* **GIVEN RECORDS**:
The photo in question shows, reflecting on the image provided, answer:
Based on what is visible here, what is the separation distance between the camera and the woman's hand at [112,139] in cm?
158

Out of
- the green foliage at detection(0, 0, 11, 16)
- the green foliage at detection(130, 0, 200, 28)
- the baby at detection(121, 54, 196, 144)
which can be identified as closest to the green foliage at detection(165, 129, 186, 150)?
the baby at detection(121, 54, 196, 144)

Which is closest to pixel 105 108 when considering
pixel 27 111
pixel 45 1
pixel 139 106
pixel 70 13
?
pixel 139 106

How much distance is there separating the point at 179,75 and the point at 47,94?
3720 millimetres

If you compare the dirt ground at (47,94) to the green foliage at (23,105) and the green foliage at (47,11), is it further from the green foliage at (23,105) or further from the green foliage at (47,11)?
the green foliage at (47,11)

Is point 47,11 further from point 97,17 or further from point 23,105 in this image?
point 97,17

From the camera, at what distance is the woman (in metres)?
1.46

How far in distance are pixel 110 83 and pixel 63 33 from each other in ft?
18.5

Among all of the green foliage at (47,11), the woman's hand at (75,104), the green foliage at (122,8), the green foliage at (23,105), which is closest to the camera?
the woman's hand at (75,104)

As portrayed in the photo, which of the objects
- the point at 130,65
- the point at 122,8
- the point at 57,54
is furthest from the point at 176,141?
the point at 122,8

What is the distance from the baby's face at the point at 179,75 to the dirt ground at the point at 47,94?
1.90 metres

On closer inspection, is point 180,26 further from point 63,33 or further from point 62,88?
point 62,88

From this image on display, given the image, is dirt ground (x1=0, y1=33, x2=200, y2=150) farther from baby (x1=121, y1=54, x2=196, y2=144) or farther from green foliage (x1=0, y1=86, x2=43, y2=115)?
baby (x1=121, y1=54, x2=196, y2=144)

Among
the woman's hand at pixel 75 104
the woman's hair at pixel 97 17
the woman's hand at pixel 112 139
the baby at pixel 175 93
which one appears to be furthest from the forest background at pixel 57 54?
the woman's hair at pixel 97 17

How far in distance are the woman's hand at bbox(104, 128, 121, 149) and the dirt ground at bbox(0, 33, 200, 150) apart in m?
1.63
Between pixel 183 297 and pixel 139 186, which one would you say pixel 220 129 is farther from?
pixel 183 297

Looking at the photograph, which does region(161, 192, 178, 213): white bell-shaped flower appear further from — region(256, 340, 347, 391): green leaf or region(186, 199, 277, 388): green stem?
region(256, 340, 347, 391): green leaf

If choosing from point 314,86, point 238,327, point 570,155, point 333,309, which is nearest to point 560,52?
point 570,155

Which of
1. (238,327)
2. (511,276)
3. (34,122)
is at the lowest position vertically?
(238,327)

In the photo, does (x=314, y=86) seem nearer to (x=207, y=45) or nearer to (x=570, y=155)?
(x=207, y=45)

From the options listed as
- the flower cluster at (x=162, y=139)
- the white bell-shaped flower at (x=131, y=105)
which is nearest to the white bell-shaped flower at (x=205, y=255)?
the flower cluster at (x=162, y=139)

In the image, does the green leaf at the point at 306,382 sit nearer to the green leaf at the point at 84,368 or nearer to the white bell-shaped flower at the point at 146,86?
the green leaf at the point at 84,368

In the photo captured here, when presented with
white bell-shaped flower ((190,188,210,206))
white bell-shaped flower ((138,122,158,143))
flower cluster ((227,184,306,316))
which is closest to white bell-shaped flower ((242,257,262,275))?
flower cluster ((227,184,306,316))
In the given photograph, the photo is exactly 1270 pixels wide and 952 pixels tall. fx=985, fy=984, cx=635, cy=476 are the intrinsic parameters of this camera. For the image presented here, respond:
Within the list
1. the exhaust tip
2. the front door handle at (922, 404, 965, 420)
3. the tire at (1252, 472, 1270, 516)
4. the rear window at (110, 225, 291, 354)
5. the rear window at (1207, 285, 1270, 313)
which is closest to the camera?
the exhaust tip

* **GIVEN TASK**:
Copy out the material above word for word, from the line that contains "In the given" through the end of the material, with both ends included.

* **OUTPUT FOR THIS TASK**:
In the given photograph, the photo is exactly 1270 pixels wide and 952 pixels tall. fx=985, fy=984, cx=635, cy=476 are the intrinsic parameters of this camera. For the image presented here, respond:
Within the list
1. the exhaust tip
2. the front door handle at (922, 404, 965, 420)
3. the tire at (1252, 472, 1270, 516)
4. the rear window at (110, 225, 291, 354)
5. the rear window at (1207, 285, 1270, 313)
which is closest to the camera?
the exhaust tip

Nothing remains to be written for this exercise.